Знать трудно, конечно, но я как-то не слыхал... все знают Пушкина. Александр Александрович как-то наклонил голову, опустил глаза, и на больших белках его глаз был синеватый оттенок Востока.
- А в вашем образе, в лице, в глазах, есть черты Африки, - говорю я ему.
Он посмотрел на меня, улыбнувшись добрыми и прекрасными глазами, и сказал мне:
- Ну, это нет! Я вот какой африканец: так люблю Москву за то, что в ней настоящая зима, все покроется инеем и такой зачарованный покой. В Петербурге у нас не то. Я терпеть не могу жары. Я бывал и в Италии, и на Ривьере, бывало - жду не дождусь, когда опять приеду в суровую Россию. Вот тоже - не люблю я пальмы эти. Не знаю, отчего это их ставят все всюду в ресторанах? Неужели елка, березка хуже пальмы? Нет, лучше. Я когда читаю про тропические леса - меня берет ужас. Эти лианы!.. Нет, наш русский лес лучше... Вот я остановился здесь у дальних родственников. Кот там - таких русских серых котов больше нигде нет. Какой друг дома! Там лежанка, сядешь погреться - он ко мне всегда придет, мурлычет. Есть ли в Африке коты? - спросил Александр Александрович.
Как-то, помню, в библиотеке Английского клуба, где он любил бывать, я увидел его. Он вынимал из высокого стеклянного шкафа старые французские книги и перелистывал их. В его образе, в голове, когда он читал страницы книги, было что-то другое: лицо его было внимательно и задумчиво-кротко. В лице был какой-то дервиш и что-то тихое, благородное и робкое. И образ великого отца его вставал передо мной.
Как-то, помню, сказал мне Александр Александрович, что отец его, конечно, много наговорил на себя. Писал о любви - это опасно! А сам он, как я слышал в своей молодости, сам он был сговорчивый и скромный. Странно то: восемнадцатилетним юношей он написал стихотворение «Прелестнице». Надо удивляться, как это можно думать так в восемнадцать лет!
[показать]
Не привлечешь питомца музы
Ты на предательскую грудь...
Ведь это так глубоко, такое постижение в такие годы...
Возвращаясь на извозчике из Английского клуба к себе в мастерскую на Долгоруковскую улицу, я все думал о Пушкине, и мне казалось, что много было непонимания, которое тушило огонь души его.
Моя потерянная младость...
Как много в словах этих, в смысле их, тяжкого, глубокого горя...
Странно. Что-то есть, вот-вот около... Около жизни. Юность... но есть рядом, тут, около скорбь... Отсутствие счастья... что-то мешает тайне прекрасного, какое-то непонимание. В печали тайной гаснет непонятый мой верный идеал...
В мастерской на Долгоруковской улице, когда я вошел к себе, я застал М.А.Врубеля, который жил со мной. Он проснулся, когда я вошел. Я рассказал ему, что был в клубе и видел сына Пушкина - Александра Александровича.
- А знаешь что, - сказал мне Врубель, - Пушкин не был счастлив, и вряд ли он нравился им...
- Кому им? - спросил я.

→ ЗАДАНИЯ
1/ Перепишите без изменений отрывок из воспоминаний о сыне Пушкина начиная со слов «Знать трудно, конечно, но» и заканчивая словами «синеватый оттенок Востока.».
2/ Напишите продолжение воспоминаний о сыне Пушкина, начав сразу после последней фразы текста.

→ СТРОКИ ДАННЫХ
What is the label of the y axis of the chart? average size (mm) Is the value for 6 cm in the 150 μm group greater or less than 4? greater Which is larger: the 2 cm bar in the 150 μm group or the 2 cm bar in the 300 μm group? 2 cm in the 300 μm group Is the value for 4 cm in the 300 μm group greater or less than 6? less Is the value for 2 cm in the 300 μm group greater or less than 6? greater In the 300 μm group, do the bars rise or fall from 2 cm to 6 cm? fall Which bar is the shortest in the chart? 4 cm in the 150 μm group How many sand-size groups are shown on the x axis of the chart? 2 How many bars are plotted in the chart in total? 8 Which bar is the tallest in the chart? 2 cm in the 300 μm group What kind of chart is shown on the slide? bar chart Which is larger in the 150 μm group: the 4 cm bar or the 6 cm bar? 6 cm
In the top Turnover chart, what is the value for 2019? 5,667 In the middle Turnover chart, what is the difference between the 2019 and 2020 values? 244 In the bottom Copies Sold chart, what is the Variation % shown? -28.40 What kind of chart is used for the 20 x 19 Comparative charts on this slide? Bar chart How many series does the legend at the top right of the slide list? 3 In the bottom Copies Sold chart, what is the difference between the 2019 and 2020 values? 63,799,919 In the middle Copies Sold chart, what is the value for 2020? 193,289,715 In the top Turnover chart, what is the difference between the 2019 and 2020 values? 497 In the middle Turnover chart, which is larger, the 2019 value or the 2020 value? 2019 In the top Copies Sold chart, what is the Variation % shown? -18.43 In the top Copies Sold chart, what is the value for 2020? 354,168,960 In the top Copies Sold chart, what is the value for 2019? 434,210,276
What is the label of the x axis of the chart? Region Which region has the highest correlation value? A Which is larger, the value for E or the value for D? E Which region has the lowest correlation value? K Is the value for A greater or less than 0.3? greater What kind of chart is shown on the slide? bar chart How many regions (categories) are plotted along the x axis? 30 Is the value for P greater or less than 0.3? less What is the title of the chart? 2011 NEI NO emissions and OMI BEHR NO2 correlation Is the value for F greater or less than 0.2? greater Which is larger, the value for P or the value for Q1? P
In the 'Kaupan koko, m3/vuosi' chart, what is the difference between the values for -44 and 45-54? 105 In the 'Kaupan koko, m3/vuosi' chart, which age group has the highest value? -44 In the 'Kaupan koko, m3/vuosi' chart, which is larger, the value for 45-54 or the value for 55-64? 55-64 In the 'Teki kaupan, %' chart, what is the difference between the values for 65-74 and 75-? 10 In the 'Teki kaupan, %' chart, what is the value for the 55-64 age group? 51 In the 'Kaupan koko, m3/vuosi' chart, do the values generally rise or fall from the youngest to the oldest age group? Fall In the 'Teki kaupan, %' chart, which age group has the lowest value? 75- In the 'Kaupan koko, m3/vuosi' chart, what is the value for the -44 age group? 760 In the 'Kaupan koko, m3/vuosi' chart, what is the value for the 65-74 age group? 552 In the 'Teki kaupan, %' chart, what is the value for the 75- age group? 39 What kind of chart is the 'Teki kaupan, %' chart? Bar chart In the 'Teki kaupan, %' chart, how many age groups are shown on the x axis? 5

→ ОТВЕТЫ К ЗАДАНИЯМ
1/
Знать трудно, конечно, но я как-то не слыхал... все знают Пушкина. Александр Александрович как-то наклонил голову, опустил глаза, и на больших белках его глаз был синеватый оттенок Востока.

2/
- Женщинам. Цыгане, Алеко... Странное что-то есть... Посмотри впереди себя, - сказал Врубель, - я здесь сегодня вечером работал.
И Врубель отвернул большой холст.
На нем я увидел как-то остро и смело написанные в твердом рисунке ветви деревьев, покрытые инеем. В окне они были видны. Какой ковер в особенном ритме. А форма рисунка деревьев...
- Завтра надо будет мне написать тут сверху, - сказал Врубель, - «Кондитер Шульц. Мороженое».
- Что ты? Зачем? - удивился я.
- Да, да, - сказал Врубель. - Это вот там сбоку на улице, на углу, живет немец. Он просил меня - ему нужно.
- Отдай ему без этой надписи. Это так красиво.
- Н-е-ет, ему нужна она. Он платит мне двадцать пять рублей. Долго я не мог заснуть. В углу моей большой мастерской горела зеленая лампада. На кушетке, свернувшись под пледом, спал Михаил Александрович Врубель - великий художник, кончивший Петербургский университет, два факультета, с золотыми медалями. И вот - он никому не нужен... Никто как-то не понимал его созданий. Как-то делалось одиноко, жутко. Зачем все академии художеств, искусства? Брань невежественных газет, критиков. А завтра он будет своей изящной, дивной формой писать на этой картине вывеску «Кондитер Шульц»... Что-то в этом есть жестокое и жуткое...
Утром рано я ушел в Школу живописи, ваяния и зодчества на Мясницкой, где я был преподавателем в высшей мастерской оканчивающих учеников.
- Ваша очередь, - сказал мне инспектор, - задать эскиз на тему историческую или, словом, какую вы хотите.
В канцелярии школы я написал на листе бумаги: «Зима в произведениях Александра Сергеевича Пушкина», и лист этот с написанной темой был повешен в классной мастерской.
Придя в мастерскую, я заметил, что ученики недовольны темой, и объяснили мне: что же это, все стихи? Лучше бы Пугачева в «Капитанской дочке». А вечером родственники мои, студенты Московского университета, мне определенно сказали, что Некрасов гораздо лучше Пушкина, что у Пушкина все вздохи и ахи про любовь, потому что этот камер-юнкер нравился в то время кисейным барышням и только.
Когда я был у Антона Павловича Чехова, то рассказал ему об этом, о встрече с Александром Александровичем. Антон Павлович как-то сразу наклонил голову и засмеялся, сказав:
- Верно. До чего верно. Кисейным барышням, ахи, охи про любовь... Верно, все верно... - и он засмеялся.
После спектакля в Большом театре я наверху, в огромной мастерской под крышей писал декорацию к опере «Руслан и Людмила». Старший мастер Василий Белов составлял колера в больших тазах. Я сижу напротив, на лавочке.
- Кто, - спрашиваю я, - сочинил «Руслана и Людмилу»? Знаешь, Василий?
Василий Белов так серьезно посмотрел на меня и по-солдатски ответил:
- Этот самый Пушкин, что с Тверского бульвара. От Страшного Монастыря.
- Это памятник ему, - говорю я.
- Знаем, сочинитель. Его вот застрелили...
- Зря, - говорю я, - дуэль была.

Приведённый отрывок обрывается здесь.